- Genre: Live, Phone-in Quiz show
- Presented by: Simon Deering; Rob Rigley; Chrissy Bray;
- Country of origin: Australia
- Original language: English
- No. of seasons: 2

Production
- Production locations: Canberra, Australian Capital Territory
- Running time: 120 minutes
- Production company: Southern Star Group

Original release
- Network: Network Ten
- Release: 16 August 2005 – 15 December 2006

= The Up-Late Game Show =

The Up-Late Game Show was a late night interactive television quiz program shown in Australia on Network Ten, written and hosted by Big Brother Australia 2005 contestant Simon Deering, commonly known by the nickname Hotdogs. The show's format had the host presenting simple puzzles which viewers could attempt to solve over the phone. Successfully solving a puzzle would result in a cash prize for the contestant.

The show debuted on 16 August 2005, the day after the Big Brother 2005 finale. The first caller in was Big Brother winner Greg Mathew, who congratulated Hotdogs on his new show. The first series ended 22 April 2006 to make way for Big Brother UpLate.

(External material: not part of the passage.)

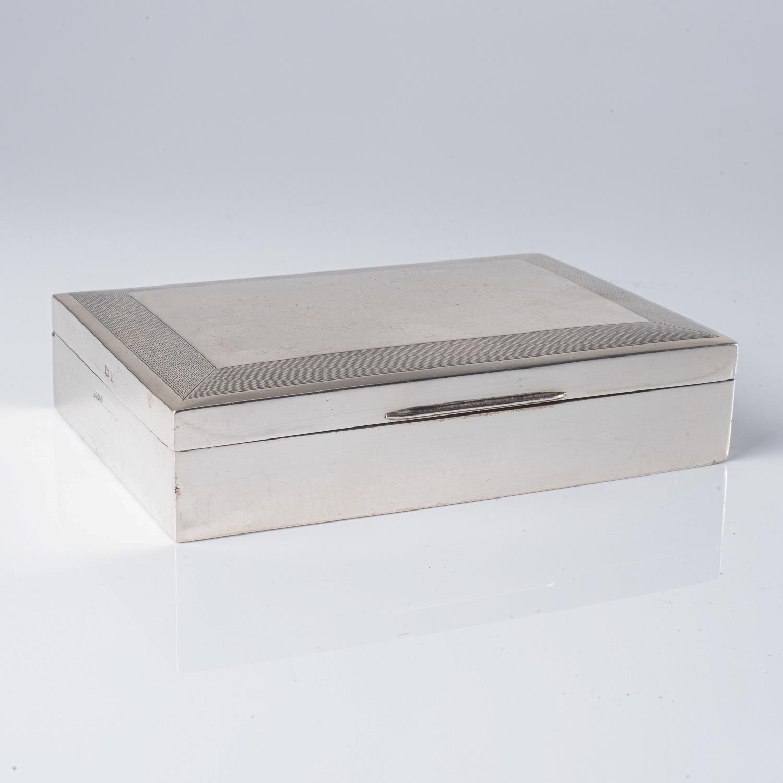 A SILVER CIGARETTE BOX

The second series started on 31 July 2006, the day of the Big Brother Australia 2006 finale, with Deering returning as host. From August 2006, Hotdogs was joined by co-hosts Big Brother 2006 housemate Rob Rigley and singer Chrissy Bray. On Monday 7 August and Tuesday 26 September former Big Brother contestant Krystal Forscutt co-hosted the show.

The show's format initially had the host sitting at a table, with a bowl of popcorn and a mug. After the Christmas and New Year break, the format had changed to Deering walking around the set.

In 2006, the show was made available via Internet streaming at QuizTV.com.au, the same site that Big Brother UpLate 2006 streamed from when Big Brother was in season, for the benefit of those not in states that receive The Up-Late Game Show live. It was also aired for a short period on Pay-TV channel the Expo Channel, featuring content not seen on the Network Ten version, and with a different host.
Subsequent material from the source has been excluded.